I began to want more for my son than my fear. I wanted him to grow in a household of faith, not a household of fear. I wanted him to see that his parents trust the Lord, regardless of the circumstances surrounding us. I wanted him to grow to cling to those scriptures in his own times of fear and uncertainty. I wanted him to have parents who guide him with humility of spirit and confidence in God's character.
How I respond to fear sets an example to him of how he should respond to fear. I don't want enslavement for him. I want freedom for him! I want him to depend on the promises in God's Word, and not on the lies of the Enemy. If I buy into the lies, how can he believe me when I encourage him to reject them?
Was I living as though I took God at His Word? Was I modeling that for my son? My fears and habits were more than just silly indulgences I gave in to in order to make myself feel better. They betrayed an allegiance to the lies that seek to steal our joy.
I stopped peeing on pregnancy tests every day to make sure I was still pregnant. I stopped obsessing over the fetal monitor I bought and I counted the kicks the prescribed amount of times, rather than around the clock. My birth plan was not eleventy billion pages long with as many contingencies.

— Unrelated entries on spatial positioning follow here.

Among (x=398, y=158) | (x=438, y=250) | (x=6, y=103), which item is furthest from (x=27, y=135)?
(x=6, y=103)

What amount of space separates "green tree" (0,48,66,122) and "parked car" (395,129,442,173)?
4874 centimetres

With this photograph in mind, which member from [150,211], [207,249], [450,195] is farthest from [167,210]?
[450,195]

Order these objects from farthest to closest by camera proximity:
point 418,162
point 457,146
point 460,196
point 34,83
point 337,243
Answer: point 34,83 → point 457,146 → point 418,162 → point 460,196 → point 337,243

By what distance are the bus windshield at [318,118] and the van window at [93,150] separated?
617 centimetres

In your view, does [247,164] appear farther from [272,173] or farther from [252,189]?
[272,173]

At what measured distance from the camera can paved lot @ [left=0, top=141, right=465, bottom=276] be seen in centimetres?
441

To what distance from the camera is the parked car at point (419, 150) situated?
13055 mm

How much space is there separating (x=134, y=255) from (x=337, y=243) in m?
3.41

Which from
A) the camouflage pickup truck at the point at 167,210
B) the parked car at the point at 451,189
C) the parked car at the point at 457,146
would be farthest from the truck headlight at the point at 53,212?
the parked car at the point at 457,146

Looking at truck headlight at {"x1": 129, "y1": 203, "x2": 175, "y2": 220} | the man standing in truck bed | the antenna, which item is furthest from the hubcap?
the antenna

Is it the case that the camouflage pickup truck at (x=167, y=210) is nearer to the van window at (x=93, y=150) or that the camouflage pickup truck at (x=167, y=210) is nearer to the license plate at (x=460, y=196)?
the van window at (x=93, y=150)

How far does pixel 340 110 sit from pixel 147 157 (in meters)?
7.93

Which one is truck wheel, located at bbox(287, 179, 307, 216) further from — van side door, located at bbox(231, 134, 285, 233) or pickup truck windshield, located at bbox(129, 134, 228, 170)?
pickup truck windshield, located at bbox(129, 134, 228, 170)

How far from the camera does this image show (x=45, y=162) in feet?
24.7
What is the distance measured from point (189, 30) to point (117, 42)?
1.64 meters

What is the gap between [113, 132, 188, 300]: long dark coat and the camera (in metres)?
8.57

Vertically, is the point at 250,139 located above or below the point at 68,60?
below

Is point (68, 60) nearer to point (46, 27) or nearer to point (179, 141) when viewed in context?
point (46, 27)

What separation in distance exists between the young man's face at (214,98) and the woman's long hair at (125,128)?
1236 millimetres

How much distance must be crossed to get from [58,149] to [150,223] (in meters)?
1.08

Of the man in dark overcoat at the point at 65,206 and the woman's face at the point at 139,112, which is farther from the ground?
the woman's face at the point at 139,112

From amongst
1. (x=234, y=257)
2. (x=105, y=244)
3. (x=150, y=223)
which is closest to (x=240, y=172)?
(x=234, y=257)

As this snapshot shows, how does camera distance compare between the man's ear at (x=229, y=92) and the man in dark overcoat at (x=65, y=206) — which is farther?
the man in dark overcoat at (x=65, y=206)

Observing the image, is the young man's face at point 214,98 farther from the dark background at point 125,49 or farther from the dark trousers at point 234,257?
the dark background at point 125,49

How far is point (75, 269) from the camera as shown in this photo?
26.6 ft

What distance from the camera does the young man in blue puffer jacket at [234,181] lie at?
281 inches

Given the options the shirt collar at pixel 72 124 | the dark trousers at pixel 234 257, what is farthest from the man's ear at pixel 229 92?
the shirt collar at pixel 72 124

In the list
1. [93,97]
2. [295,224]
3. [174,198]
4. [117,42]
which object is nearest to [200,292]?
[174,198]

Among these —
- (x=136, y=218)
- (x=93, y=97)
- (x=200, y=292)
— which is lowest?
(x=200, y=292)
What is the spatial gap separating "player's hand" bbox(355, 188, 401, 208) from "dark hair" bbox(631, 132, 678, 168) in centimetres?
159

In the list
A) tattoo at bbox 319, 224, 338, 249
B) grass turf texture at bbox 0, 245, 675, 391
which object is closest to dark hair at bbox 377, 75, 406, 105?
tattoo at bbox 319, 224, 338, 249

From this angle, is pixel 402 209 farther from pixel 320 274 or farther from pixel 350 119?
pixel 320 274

I don't call the doctor every time he has a cold. And if I do and the pediatrician says it's nothing, I usually believe him. If he puts a dirty hand in his mouth, I don't freak out. He has play dates without lathering in sanitizer first or after. I leave him with grandparents or sitters without a litany of overprotective instructions. I check on him when I go to bed, but I sleep soundly.
If he gets hurt, I am compassionate and comforting, but commensurately so and without talk of “what could have been.” I go up in the insanely high structure or building with him despite my fear of heights. I attempt to quell my natural desire to hover over him. I try to guide him to make choices based on wisdom, rather than on fear of consequences. I encourage him to try new things. I cheer him on in both success and failure.
The messages my son learns from me and other influencers in his life about fear and faith will have lasting impact on his soul. I cannot root those messages in anything other than the Word of God if he is to learn the true nature of and proper place for fear. The Spirit of the Living God is in us, Jesus the Christ intercedes for us, and God the Father has a perfect will for us! Fear has no place in their midst, nor in ours.
Encountering the things that can scare us is inevitable. The will of God may even intentionally lead us to them. But the trustworthiness of God is unchangeable. May each of our children come to know that in an intimate and everlasting way.